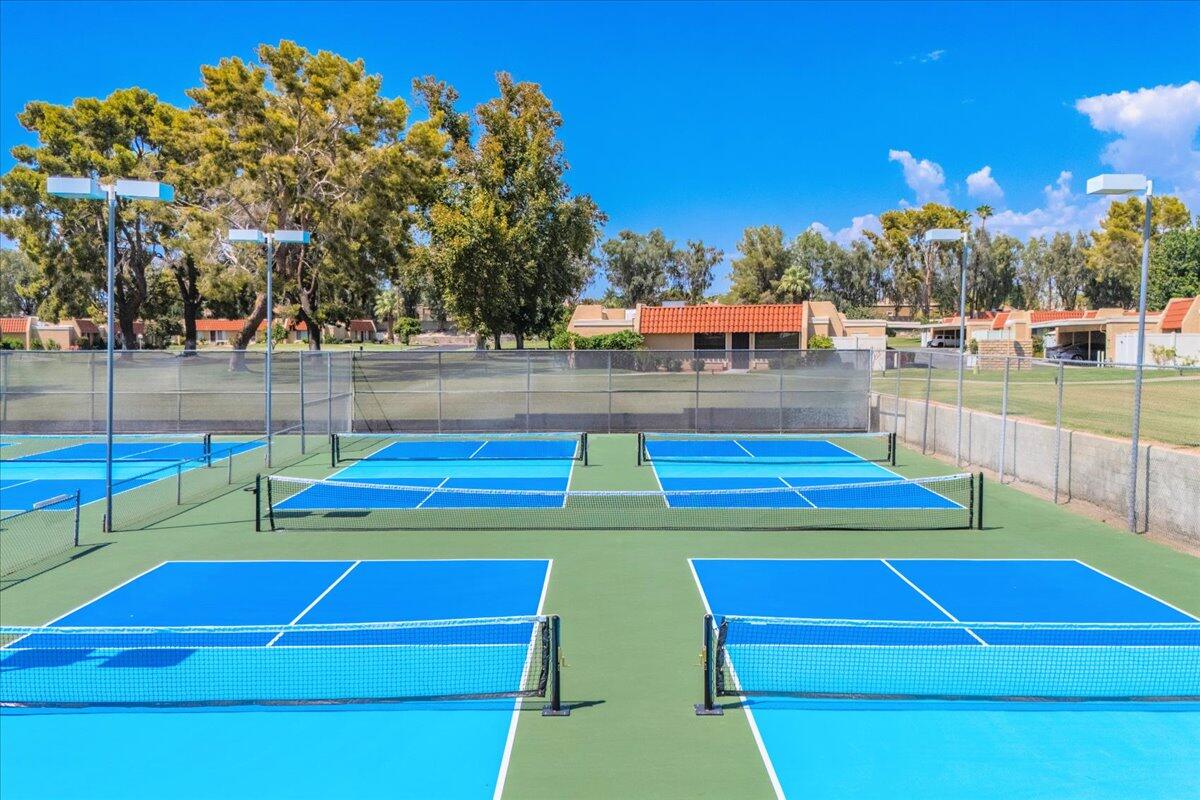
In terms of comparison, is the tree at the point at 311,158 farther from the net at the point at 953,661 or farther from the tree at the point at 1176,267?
the tree at the point at 1176,267

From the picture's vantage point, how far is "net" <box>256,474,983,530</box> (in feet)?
49.5

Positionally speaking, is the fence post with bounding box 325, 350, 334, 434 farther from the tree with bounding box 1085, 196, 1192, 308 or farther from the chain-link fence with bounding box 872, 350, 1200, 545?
the tree with bounding box 1085, 196, 1192, 308

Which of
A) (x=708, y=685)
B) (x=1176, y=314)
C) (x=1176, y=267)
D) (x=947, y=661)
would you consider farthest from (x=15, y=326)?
(x=947, y=661)

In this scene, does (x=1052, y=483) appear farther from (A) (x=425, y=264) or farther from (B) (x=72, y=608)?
(A) (x=425, y=264)

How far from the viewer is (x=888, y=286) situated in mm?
117938

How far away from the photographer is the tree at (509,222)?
39906 mm

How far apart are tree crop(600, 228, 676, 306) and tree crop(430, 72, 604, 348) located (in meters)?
66.1

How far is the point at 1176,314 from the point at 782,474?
37888mm

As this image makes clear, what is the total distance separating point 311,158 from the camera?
38719 millimetres

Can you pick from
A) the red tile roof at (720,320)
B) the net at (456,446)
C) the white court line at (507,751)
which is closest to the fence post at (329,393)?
the net at (456,446)

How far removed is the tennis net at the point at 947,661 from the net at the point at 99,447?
1706cm

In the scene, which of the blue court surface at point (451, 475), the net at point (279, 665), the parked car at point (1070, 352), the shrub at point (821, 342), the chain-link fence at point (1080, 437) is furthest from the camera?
the parked car at point (1070, 352)

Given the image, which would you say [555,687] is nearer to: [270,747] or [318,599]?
[270,747]

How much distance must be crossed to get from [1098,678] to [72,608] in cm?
1027
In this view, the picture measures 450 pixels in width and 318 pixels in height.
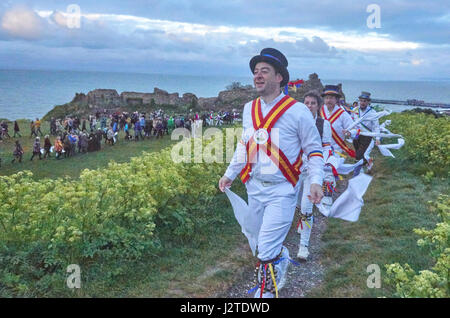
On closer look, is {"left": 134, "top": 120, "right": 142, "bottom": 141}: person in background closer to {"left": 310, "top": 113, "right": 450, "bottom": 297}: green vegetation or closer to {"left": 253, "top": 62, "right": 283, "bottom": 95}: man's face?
{"left": 310, "top": 113, "right": 450, "bottom": 297}: green vegetation

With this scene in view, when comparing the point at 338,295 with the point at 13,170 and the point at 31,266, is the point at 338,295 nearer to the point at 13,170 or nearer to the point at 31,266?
the point at 31,266

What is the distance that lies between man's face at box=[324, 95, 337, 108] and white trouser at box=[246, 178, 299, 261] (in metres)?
3.56

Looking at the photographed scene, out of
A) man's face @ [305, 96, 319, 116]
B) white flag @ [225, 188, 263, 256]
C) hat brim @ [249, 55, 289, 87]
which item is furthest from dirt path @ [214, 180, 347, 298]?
hat brim @ [249, 55, 289, 87]

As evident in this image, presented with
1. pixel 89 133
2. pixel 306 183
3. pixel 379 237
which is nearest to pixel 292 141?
pixel 306 183

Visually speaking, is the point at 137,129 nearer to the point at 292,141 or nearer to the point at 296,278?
the point at 296,278

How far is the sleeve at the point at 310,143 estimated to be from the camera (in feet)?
13.0

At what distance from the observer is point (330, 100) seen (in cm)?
732

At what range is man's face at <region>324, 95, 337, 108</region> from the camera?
23.9 ft

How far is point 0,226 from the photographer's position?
5.00 meters

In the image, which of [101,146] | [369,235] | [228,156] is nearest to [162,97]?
[101,146]

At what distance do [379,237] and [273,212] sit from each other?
2.97m

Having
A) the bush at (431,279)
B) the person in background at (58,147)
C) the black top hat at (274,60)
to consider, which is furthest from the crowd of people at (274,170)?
the person in background at (58,147)

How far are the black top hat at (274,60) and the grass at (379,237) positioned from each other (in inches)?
97.5

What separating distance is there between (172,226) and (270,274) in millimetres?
2456
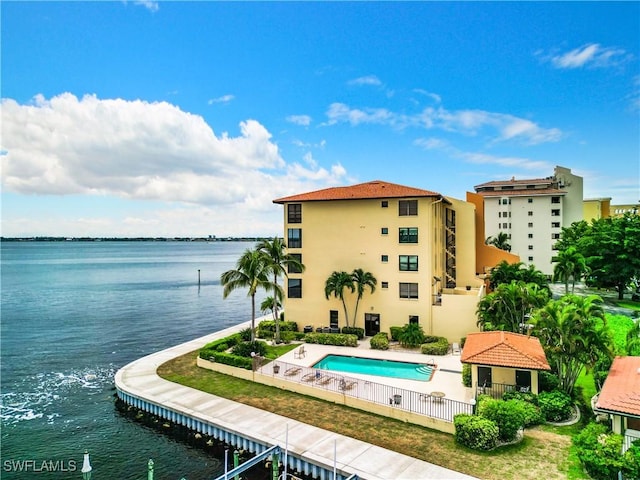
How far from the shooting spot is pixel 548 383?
72.1ft

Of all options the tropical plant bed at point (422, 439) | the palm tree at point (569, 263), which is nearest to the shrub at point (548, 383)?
the tropical plant bed at point (422, 439)

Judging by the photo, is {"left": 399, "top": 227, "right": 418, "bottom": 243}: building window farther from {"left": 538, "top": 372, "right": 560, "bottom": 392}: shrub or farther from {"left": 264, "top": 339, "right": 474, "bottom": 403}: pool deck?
{"left": 538, "top": 372, "right": 560, "bottom": 392}: shrub

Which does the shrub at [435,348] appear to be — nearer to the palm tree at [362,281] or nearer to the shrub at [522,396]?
the palm tree at [362,281]

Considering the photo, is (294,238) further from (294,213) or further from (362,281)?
(362,281)

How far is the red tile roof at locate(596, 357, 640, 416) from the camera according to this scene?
15570 mm

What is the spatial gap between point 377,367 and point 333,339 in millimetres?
5485

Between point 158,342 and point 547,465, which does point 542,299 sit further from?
point 158,342

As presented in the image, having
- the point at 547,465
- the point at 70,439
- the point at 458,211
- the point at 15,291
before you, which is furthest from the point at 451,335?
the point at 15,291

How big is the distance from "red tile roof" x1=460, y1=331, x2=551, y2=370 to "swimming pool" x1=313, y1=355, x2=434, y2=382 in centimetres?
480

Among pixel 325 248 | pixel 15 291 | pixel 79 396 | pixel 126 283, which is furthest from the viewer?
pixel 126 283

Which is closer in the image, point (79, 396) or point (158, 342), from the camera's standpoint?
point (79, 396)

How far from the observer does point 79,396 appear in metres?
27.9

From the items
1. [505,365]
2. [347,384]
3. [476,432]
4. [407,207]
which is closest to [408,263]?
[407,207]

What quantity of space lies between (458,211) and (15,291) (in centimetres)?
8253
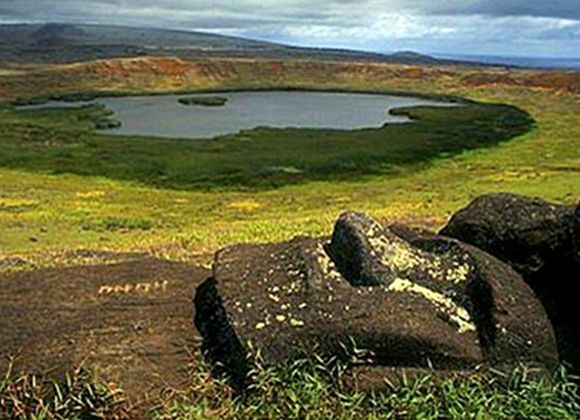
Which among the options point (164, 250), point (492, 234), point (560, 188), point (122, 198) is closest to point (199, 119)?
point (122, 198)

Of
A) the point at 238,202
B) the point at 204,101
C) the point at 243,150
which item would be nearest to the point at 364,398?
the point at 238,202

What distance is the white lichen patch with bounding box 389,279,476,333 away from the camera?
39.0 ft

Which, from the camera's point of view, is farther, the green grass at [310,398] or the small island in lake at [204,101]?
the small island in lake at [204,101]

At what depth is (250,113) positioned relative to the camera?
148 metres

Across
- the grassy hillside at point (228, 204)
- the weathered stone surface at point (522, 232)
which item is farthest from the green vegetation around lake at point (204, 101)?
the weathered stone surface at point (522, 232)

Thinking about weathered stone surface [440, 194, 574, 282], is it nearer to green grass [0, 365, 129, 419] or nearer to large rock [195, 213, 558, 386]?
large rock [195, 213, 558, 386]

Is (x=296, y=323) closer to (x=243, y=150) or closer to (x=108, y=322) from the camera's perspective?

# # #

→ WHAT TO WORK ON: Pull out each line of the material above that contains the word "does", treating uppercase and lowercase as different.

→ EXERCISE SOLUTION:
In this scene, does (x=1052, y=483) appear farther from (A) (x=425, y=264) or farther from (B) (x=72, y=608)?
Which does the shrub at [435,348] appear to be — nearer to the palm tree at [362,281] or nearer to the shrub at [522,396]?
Between point 158,342 and point 547,465, which does point 542,299 sit further from?
How far from the observer does point 79,396 appear in metres?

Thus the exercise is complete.